As said before, the dial design of the C60 Trident Pro borrows from Rolex GMT Masters and Submariners, but adds some unique elements, giving it a distinct personality. Starting with the primary index, you have a series of applied rectangles at 3, 6, 9 and 12 and circles for the other hours. This gives the dial an immediate Sub-look, but the proportions of the circles and rectangles are quite different. There is also a double rectangle at 12, rather than the usual triangle. The applied markers are very nicely executed, each having a bit of polished steel around a white center that catches light nicely.
Around the very perimeter of the dial is a seconds/minutes index with small white hash marks. The lines are printed to a precision of 1/5th a second, which ties into the sweep of the seconds hand. Every 5 minutes is a small lume dot, which gives it a sort of vintage tritium dot look. One detail here that stands out is how the rectangular markers of the dial break into this index, giving the dial a bit of a crosshair look. I happen to like how this off sets the circular markers, which are further in towards the center.
The most interesting facet of the design, one that really distinguishes this watch and gives it a unique presence, is the pattern on the face itself. Instead of being a flat matte black, the dial has a series of wavy lines covering it. This bit of texture plays with light very nicely, and adds a bit of depth and intrigue to the dial. This is a level of detailing you don’t find too often in this price range, so it’s a real value adder. It’s also simply very attractive.
The bezel insert also adds some unique flavor to the watch. It’s an aluminum insert with markings that are reminiscent of Submariners, with long lines and numerals alternating. The first fifteen minutes is broken down to just lines every five and small dots for the minutes in between. Since it is an aluminum insert, the markers are actually gaps through the color showing the metal underneath. At 0/60 is a triangular marker with a molded lume pearl or pip.
The greatest feature here is the olive green “khaki” color (khaki in England and the US are defined a bit differently, it would seem). It’s not a color that I’ve ever seen used on a watch bezel before, and it’s truly gorgeous. It’s a dark green with bronzy undertones that looks like it was selected from a cutting of camo. It works beautifully with the dial underneath and adds an edge to the overall aesthetic that wouldn’t otherwise be there.

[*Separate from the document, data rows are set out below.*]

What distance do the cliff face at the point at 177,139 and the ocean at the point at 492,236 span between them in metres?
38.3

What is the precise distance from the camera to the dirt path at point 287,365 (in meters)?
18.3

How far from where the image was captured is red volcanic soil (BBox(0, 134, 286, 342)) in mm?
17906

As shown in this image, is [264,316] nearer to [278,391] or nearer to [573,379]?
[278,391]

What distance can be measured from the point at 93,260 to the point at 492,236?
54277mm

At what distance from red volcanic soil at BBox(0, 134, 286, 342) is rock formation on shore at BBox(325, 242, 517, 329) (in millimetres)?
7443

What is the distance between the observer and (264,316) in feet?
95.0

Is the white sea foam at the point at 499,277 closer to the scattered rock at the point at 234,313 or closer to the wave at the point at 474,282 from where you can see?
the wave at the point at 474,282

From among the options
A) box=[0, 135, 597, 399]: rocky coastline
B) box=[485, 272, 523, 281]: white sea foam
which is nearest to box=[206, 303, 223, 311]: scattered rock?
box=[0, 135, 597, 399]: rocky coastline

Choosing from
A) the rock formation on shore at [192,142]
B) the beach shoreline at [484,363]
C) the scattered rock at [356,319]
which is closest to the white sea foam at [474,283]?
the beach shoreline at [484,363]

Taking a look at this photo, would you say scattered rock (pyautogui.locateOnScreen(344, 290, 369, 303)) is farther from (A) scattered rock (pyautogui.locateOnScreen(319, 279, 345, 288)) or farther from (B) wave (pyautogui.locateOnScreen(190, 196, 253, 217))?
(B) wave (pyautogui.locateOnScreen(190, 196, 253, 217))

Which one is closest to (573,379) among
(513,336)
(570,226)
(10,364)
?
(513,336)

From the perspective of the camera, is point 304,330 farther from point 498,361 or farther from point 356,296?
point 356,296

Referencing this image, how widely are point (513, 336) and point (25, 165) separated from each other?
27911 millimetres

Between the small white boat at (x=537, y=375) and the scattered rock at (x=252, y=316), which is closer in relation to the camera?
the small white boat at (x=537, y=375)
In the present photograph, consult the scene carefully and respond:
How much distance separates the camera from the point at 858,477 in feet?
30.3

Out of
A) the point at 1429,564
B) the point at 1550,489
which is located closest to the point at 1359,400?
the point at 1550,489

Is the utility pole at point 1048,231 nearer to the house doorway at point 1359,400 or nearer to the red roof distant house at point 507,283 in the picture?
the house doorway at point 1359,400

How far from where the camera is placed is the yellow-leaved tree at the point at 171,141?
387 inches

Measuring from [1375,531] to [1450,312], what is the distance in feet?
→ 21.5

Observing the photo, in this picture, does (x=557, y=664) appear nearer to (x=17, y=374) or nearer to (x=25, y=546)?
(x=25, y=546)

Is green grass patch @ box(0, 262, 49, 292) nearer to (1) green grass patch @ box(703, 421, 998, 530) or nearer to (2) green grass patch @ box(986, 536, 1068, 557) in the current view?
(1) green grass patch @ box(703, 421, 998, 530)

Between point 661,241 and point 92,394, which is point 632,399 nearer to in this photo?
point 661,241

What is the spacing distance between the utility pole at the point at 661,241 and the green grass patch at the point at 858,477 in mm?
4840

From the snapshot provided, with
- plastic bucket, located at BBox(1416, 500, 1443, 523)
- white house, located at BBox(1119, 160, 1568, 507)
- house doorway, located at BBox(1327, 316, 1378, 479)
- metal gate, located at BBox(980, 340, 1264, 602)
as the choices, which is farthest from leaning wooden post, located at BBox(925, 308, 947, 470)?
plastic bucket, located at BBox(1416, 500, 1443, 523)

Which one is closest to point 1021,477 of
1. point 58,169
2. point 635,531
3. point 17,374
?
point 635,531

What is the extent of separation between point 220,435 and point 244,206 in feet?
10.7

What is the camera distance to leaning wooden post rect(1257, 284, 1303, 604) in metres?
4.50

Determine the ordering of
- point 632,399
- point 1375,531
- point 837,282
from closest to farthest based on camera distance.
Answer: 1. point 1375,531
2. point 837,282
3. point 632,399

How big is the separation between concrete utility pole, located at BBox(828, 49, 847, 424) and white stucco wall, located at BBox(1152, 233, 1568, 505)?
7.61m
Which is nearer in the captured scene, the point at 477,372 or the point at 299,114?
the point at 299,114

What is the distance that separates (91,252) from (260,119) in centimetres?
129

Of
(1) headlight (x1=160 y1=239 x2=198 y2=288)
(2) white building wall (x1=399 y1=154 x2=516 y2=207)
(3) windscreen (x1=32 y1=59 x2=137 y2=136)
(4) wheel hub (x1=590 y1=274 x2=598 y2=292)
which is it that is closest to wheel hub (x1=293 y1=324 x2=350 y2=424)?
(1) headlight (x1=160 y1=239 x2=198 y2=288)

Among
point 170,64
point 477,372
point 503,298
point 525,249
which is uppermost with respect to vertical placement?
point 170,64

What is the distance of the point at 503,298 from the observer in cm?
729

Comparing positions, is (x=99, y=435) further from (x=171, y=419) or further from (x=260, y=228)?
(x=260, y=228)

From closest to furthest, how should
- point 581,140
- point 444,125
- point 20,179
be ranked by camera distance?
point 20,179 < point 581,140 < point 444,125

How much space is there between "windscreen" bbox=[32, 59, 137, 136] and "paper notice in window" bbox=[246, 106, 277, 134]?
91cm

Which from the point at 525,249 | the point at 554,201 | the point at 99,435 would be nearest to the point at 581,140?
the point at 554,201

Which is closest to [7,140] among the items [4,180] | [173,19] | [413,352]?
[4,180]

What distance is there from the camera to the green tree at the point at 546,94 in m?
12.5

At just past 4 is a rectangular date window showing the black on white date. The window has a metal border, which gives it a similar look to one of the applied markers while also emphasizing it more. I find the implementation of the date to be pretty disruptive to the dial. On Subs and GMTs, the date is always at 3. While I understand wanting to separate the designs, having the date off center throws the balance of the dial. The window, which replaces the 4 o’clock marker, is also not exactly where 4 should be (it’s closer to 5), so it just feels awkward. It’s also further towards the center than the circular markers, which is due to the size of the movement, but that makes it feel like it’s just floating off. As convenient as it is to have a date, I would rather they had forgone it entirely to keep the symmetry and layout consistent or at least offered a no date option.
That hands of the C60 are quite a departure from the Rolex source material, yet work very well with the overall style of the watch. The hour and minute hands are both classically shaped, but have a sort of art deco twist in the form of tapering elongated tip. The hour hand then lightly refers to the Mercedes hand by being shorter and largely circular, though it lacks the triangular cross. The minute hand is then a large roman sword shape, which is quite different than what you’d find on Sub. The second hand is a long thin steel stick with a red tip and a trident on the opposite side. I quite like the trident, it is unique, reinforces the branding of the line and ties in with the waveform on the dial.
The C60 features lume on the hands, applied markers, small dots on the outer index and the bezel pearl. The lume pearl features green lume, while everything else has blue. Unfortunately, I found the quality to be very disappointing. Under direct charge from a UV flashlight, the pearl glows brightly, though it fades quickly, the hands glow medium strength also fading fast, and the dial barely glows. On the dial the small markers on the edge glow brightest, while the applied markers, despite their size, hardly glow at all. Considering this is a dive watch from a reputable brand, not to mention the quality of lume we’ve seen on cheaper dive watches made in Asia, I was very surprised by this. This doesn’t ruin the watch as ultimately it is a style piece with some dive specs, but I think it limits its potential greatly.